### Problem requirements
Without any pictures, output the records exactly as they are.

+++++

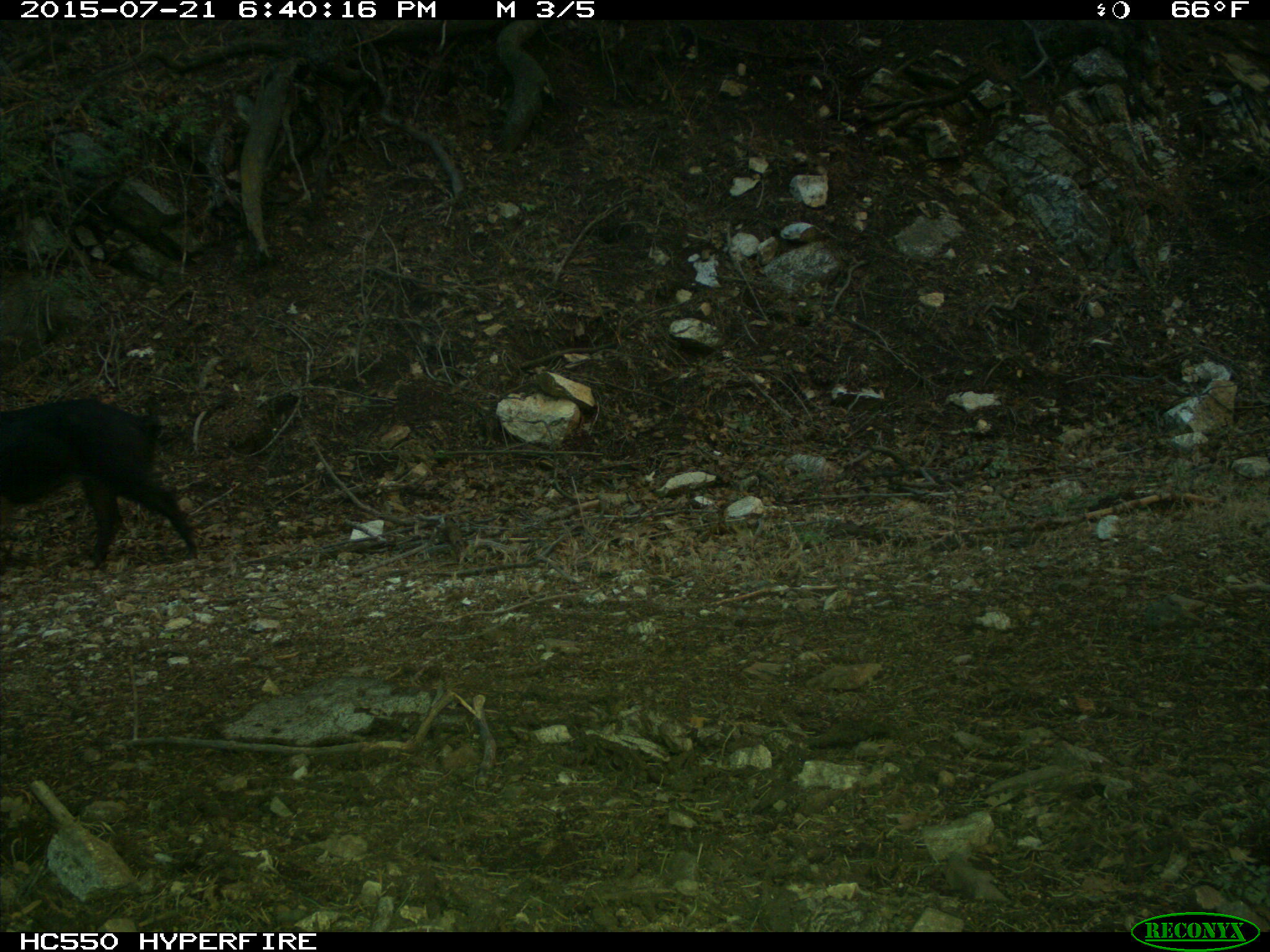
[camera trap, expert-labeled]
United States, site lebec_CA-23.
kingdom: Animalia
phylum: Chordata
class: Mammalia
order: Artiodactyla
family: Suidae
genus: Sus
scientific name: Sus scrofa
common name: wild boar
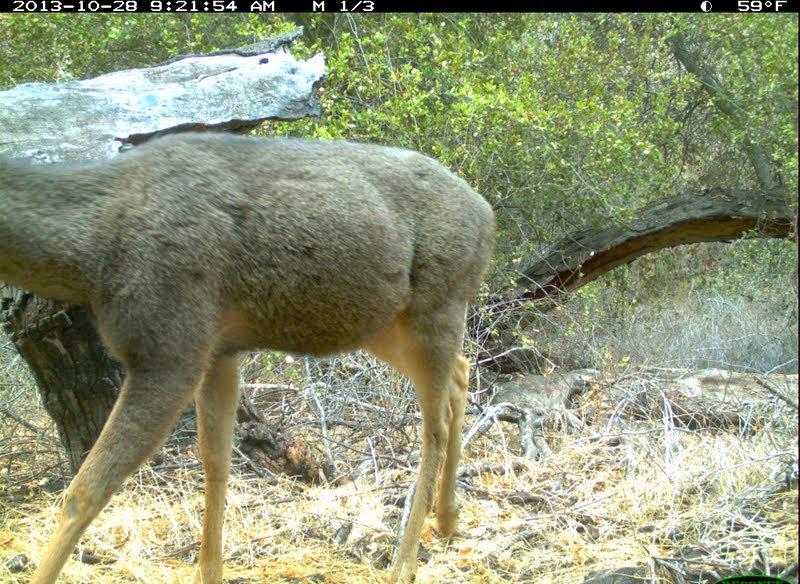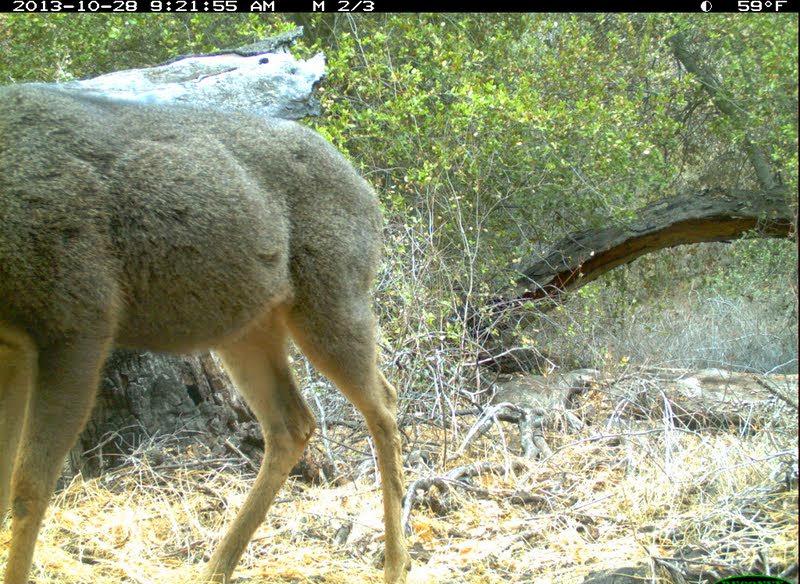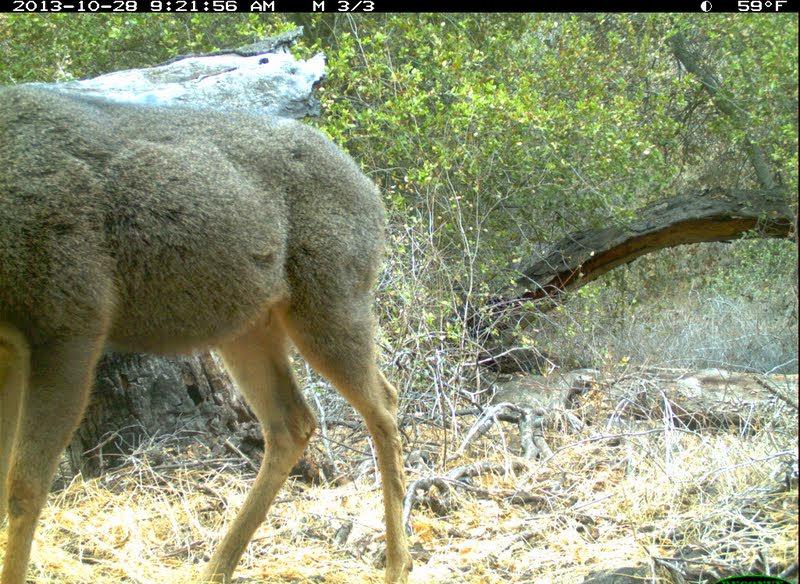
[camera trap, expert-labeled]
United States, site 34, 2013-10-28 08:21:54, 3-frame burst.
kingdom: Animalia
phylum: Chordata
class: Mammalia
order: Artiodactyla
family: Cervidae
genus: Odocoileus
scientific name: Odocoileus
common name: deer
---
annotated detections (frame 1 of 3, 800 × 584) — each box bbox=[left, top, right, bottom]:
deer: bbox=[0, 132, 498, 584]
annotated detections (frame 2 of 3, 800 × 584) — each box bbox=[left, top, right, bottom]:
deer: bbox=[0, 84, 411, 584]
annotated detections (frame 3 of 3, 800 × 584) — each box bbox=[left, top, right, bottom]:
deer: bbox=[0, 83, 416, 584]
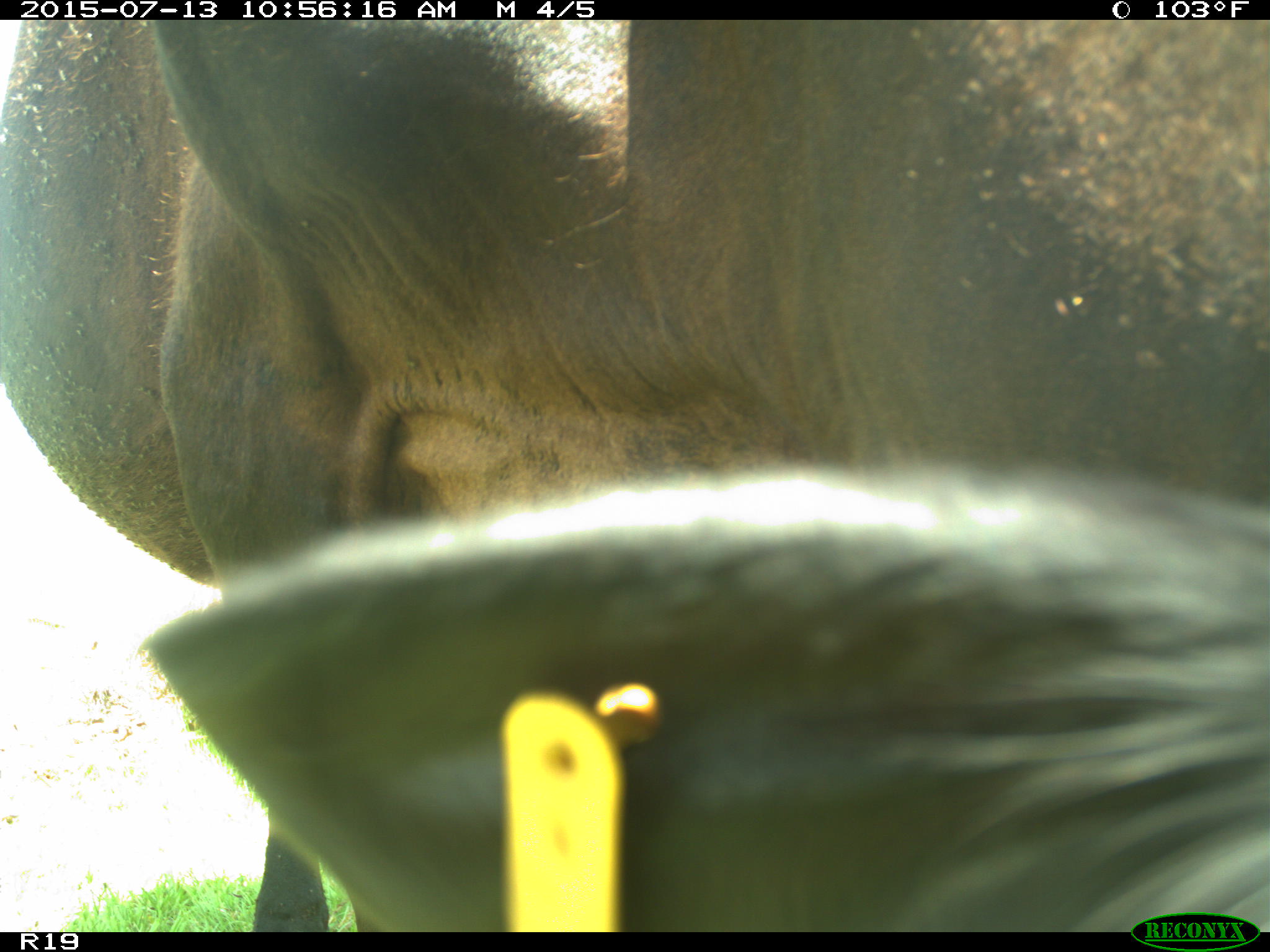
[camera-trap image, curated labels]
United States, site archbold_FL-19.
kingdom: Animalia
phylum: Chordata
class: Mammalia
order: Artiodactyla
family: Bovidae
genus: Bos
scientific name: Bos taurus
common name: domestic cow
Bos taurus (domestic cow).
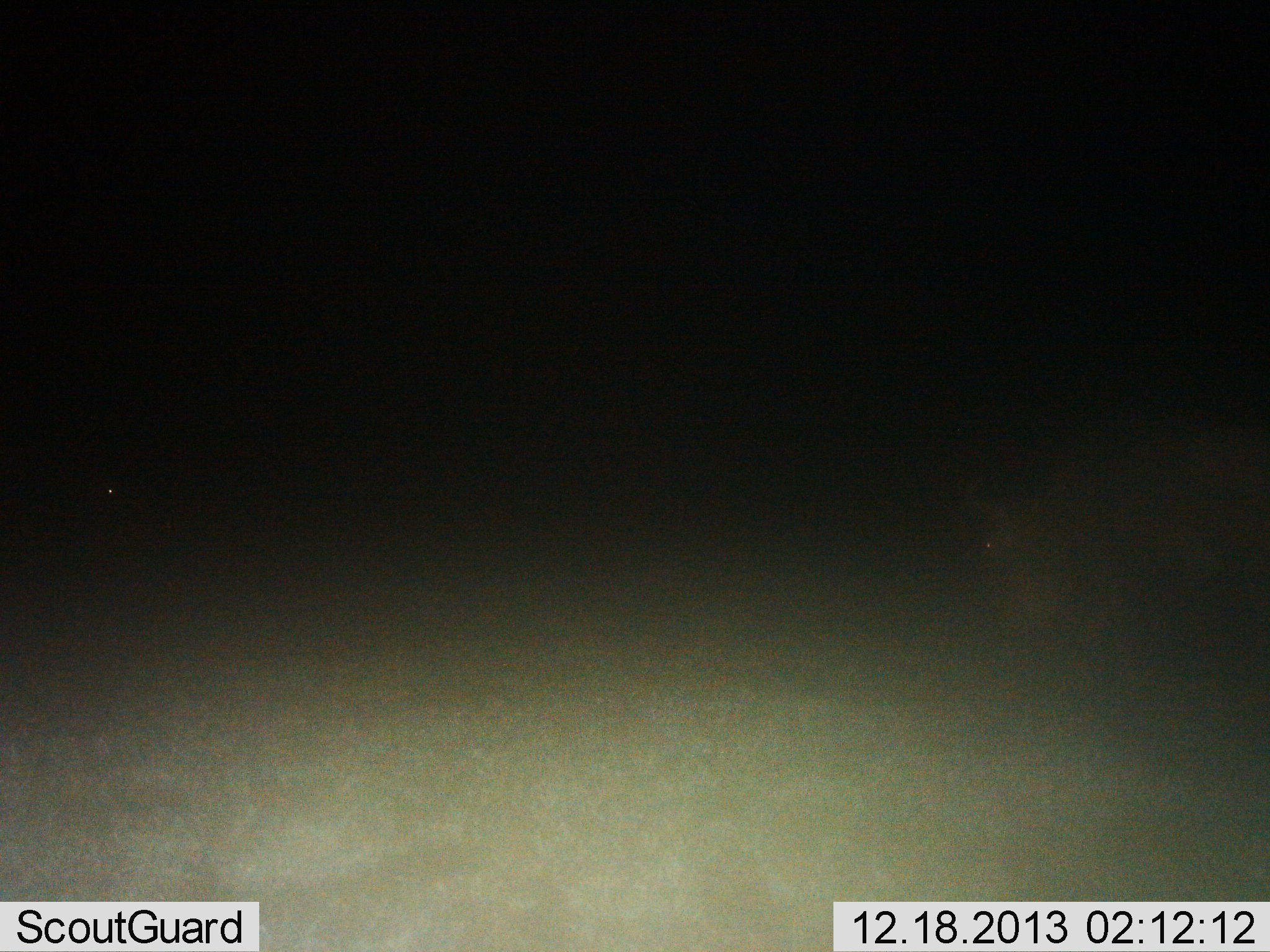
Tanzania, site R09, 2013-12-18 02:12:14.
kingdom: Animalia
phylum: Chordata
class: Mammalia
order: Artiodactyla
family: Bovidae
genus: Connochaetes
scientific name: Connochaetes taurinus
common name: blue wildebeest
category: wildebeest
Wildebeest (blue wildebeest) (Connochaetes taurinus), count 1. Behavior (volunteer vote fractions): standing 11%, resting 0%, moving 44%, interacting 0%. Young present (vote fraction): 0%. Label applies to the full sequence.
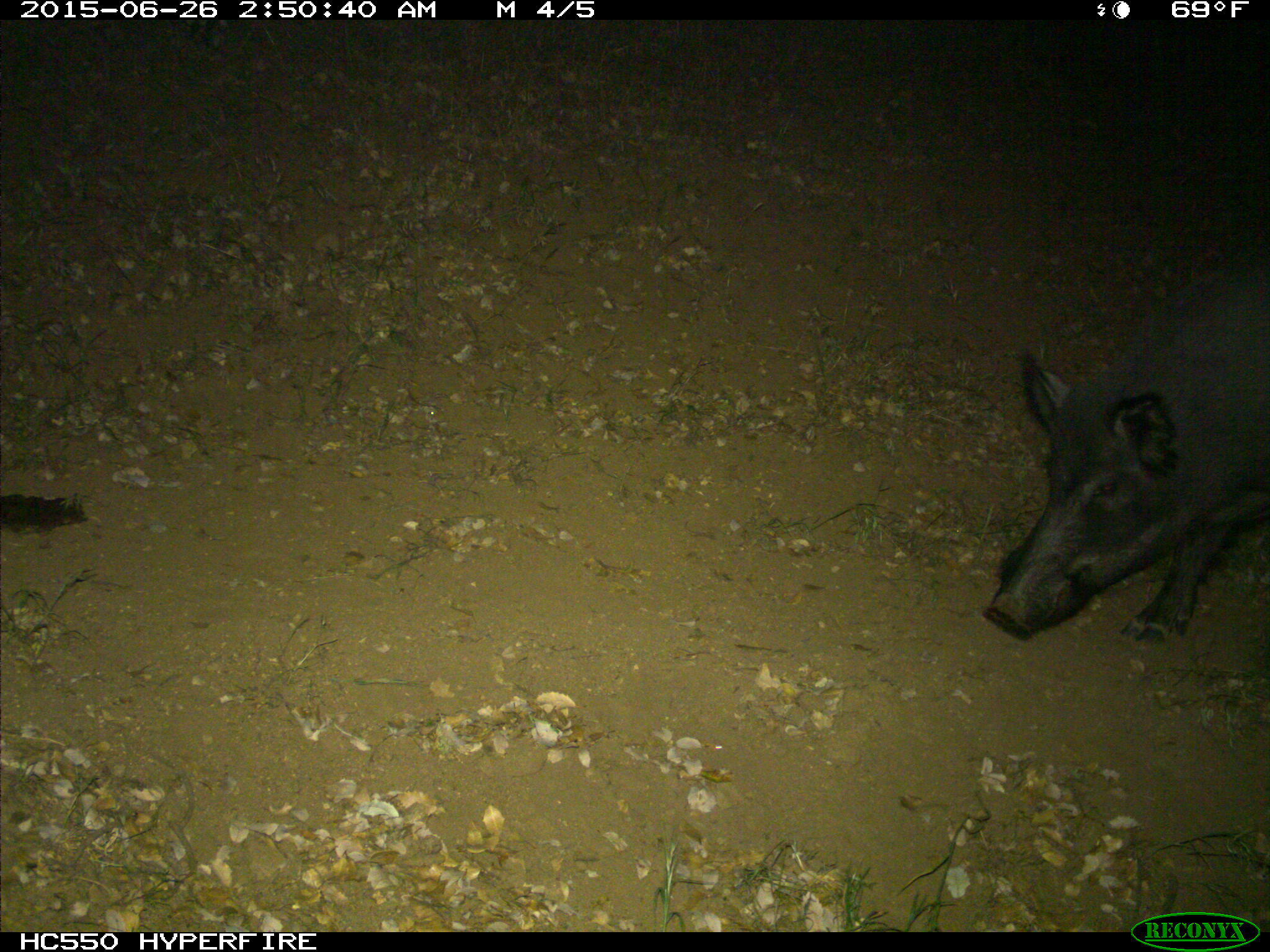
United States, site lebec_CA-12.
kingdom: Animalia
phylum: Chordata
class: Mammalia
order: Artiodactyla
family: Suidae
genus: Sus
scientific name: Sus scrofa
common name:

+++++

### Exercise output
[camera trap, expert-labeled]
United States, site lebec_CA-23.
kingdom: Animalia
phylum: Chordata
class: Mammalia
order: Artiodactyla
family: Suidae
genus: Sus
scientific name: Sus scrofa
common name: wild boar
[camera trap, expert-labeled]
United States, site 34, 2013-10-28 08:21:54, 3-frame burst.
kingdom: Animalia
phylum: Chordata
class: Mammalia
order: Artiodactyla
family: Cervidae
genus: Odocoileus
scientific name: Odocoileus
common name: deer
---
annotated detections (frame 1 of 3, 800 × 584) — each box bbox=[left, top, right, bottom]:
deer: bbox=[0, 132, 498, 584]
annotated detections (frame 2 of 3, 800 × 584) — each box bbox=[left, top, right, bottom]:
deer: bbox=[0, 84, 411, 584]
annotated detections (frame 3 of 3, 800 × 584) — each box bbox=[left, top, right, bottom]:
deer: bbox=[0, 83, 416, 584]
[camera-trap image, curated labels]
United States, site archbold_FL-19.
kingdom: Animalia
phylum: Chordata
class: Mammalia
order: Artiodactyla
family: Bovidae
genus: Bos
scientific name: Bos taurus
common name: domestic cow
Bos taurus (domestic cow).
Tanzania, site R09, 2013-12-18 02:12:14.
kingdom: Animalia
phylum: Chordata
class: Mammalia
order: Artiodactyla
family: Bovidae
genus: Connochaetes
scientific name: Connochaetes taurinus
common name: blue wildebeest
category: wildebeest
Wildebeest (blue wildebeest) (Connochaetes taurinus), count 1. Behavior (volunteer vote fractions): standing 11%, resting 0%, moving 44%, interacting 0%. Young present (vote fraction): 0%. Label applies to the full sequence.
United States, site lebec_CA-12.
kingdom: Animalia
phylum: Chordata
class: Mammalia
order: Artiodactyla
family: Suidae
genus: Sus
scientific name: Sus scrofa
common name:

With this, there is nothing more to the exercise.